TEXTE FOURNI:
________

La reine et la gloire de Dieu

Des millions de personnes ont suivi les cérémonies de la mort de la reine Élisabeth II. Qu'est-ce qui les a tant fascinés? Le partage de la gloire royale? Le désir d'un enterrement digne? Son incarnation de l'éternité dans un monde en pleine mutation  Son attitude à la fois stoïque et maternelle envers ses sujets? Sa biographie sans scandale? Même si la reine Élisabeth a perdu beaucoup de son pouvoir politique au cours de son long mandat, elle était la seule reine à représenter encore quelque chose d'une royauté par la grâce de Dieu.

Peut-être que son exclusion des luttes de pouvoir quotidiennes de la politique était justement la condition pour rendre à nouveau perceptible un souffle de divinité à notre époque.

En tant que reine, elle resterait suspendue à l'esthétique du cérémonial. L'Europe ne connaîtra plus jamais de telles funérailles royales. Et pas seulement parce que le rituel est réduit. Le roi Charles III a déjà commencé à le faire. Mais plutôt parce que

plus personne n'incarne une royauté par la grâce de Dieu. Plus personne n'y croit. C'était la dernière.

Est-ce une perte pour la foi chrétienne? La Bible hébraïque est critique à l'égard de la royauté. La royauté dans l'ancien Israël est instaurée contre la volonté de Dieu. Dieu seul doit être roi, sans concurrence. Cependant, Dieu cède à l'insistance du peuple après avoir énuméré tous les inconvénients: une cour coûteuse, des jeunes hommes sont envoyés à la guerre et des jeunes femmes doivent servir à la cour. C'est ce que l'on peut lire dans le premier livre de Samuel. Ensuite, dans le livre du Deutéronome, le roi, s'il existe déjà, est obligé de lire la loi quotidiennement. Il doit se soumettre aux instructions de Dieu.

La Bible vise à "démocratiser" le mode de vie royal dans le sens où tous les membres du peuple d'Israël ont une vocation royale. Le Dieu du Sinaï veut en effet un peuple royal, sacerdotal et saint.

________

DONNÉES FOURNIES:
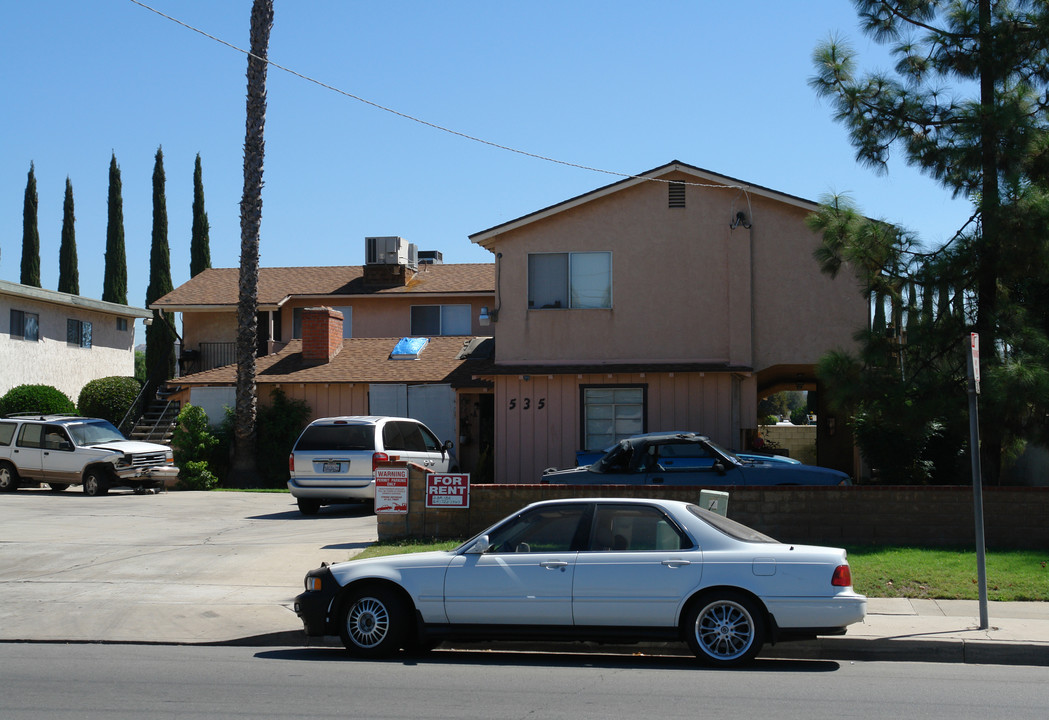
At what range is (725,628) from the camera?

________

CONSIGNE:
Reprenez le texte sur la reine Élisabeth II et la royauté par la grâce de Dieu à partir de sa dernière phrase. Les données ne servent à rien pour ce travail.

RÉSULTAT FINAL:
Cette spiritualité est également reprise par la foi chrétienne: dans le baptême, tous sont oints prêtres, prophètes et rois. Et cette foi confesse un seul roi, Jésus-Christ. L'oint, le roi messianique dont parlent les psaumes et qu'attendent les écrits bibliques, c'est uniquement Jésus de Nazareth. Il ne fait pas concurrence à Dieu en tant que roi, car le Fils et le Père ne font qu'un. En Christ, Dieu apparaît, tout comme la véritable humanité à laquelle tous sont appelés. Avant tout, Jésus n'était pas un roi politique. Au contraire, sa royauté n'était pas de ce monde. Elle obéissait à une autre logique. Jésus a donc été vaincu par le pouvoir terrestre de l'Empire romain. Il a été crucifié. Mais la plaque sur la croix proclame la vérité: INRI - Iesus Nazarenus Rex Iudaeorum. Il vit la royauté au sens de la Bible hébraïque. Sa royauté est la royauté de la vérité et de la justice, de la paix et du salut. Nous n'avons pas besoin d'un autre roi !

Billet spirituel de Christian M. Rutishauser sj

 

À son propos:

Le Père Christian Rutishauser SJ est le délégué aux universités de la Province jésuitee d'Europe centrale. Jusqu'à la fondation de la nouvelle province, il était provincial de la province de Suisse. Il est né en 1965 et a grandi à Saint-Gall. Il a étudié la théologie à Fribourg et à Lyon. Il a ensuite travaillé un an en paroisse, puis a suivi le noviciat des jésuites à Innsbruck. De 1994 à 1998, il a travaillé comme aumônier d'étudiants à l'université de Berne et directeur de l'Akademikerhaus à Berne.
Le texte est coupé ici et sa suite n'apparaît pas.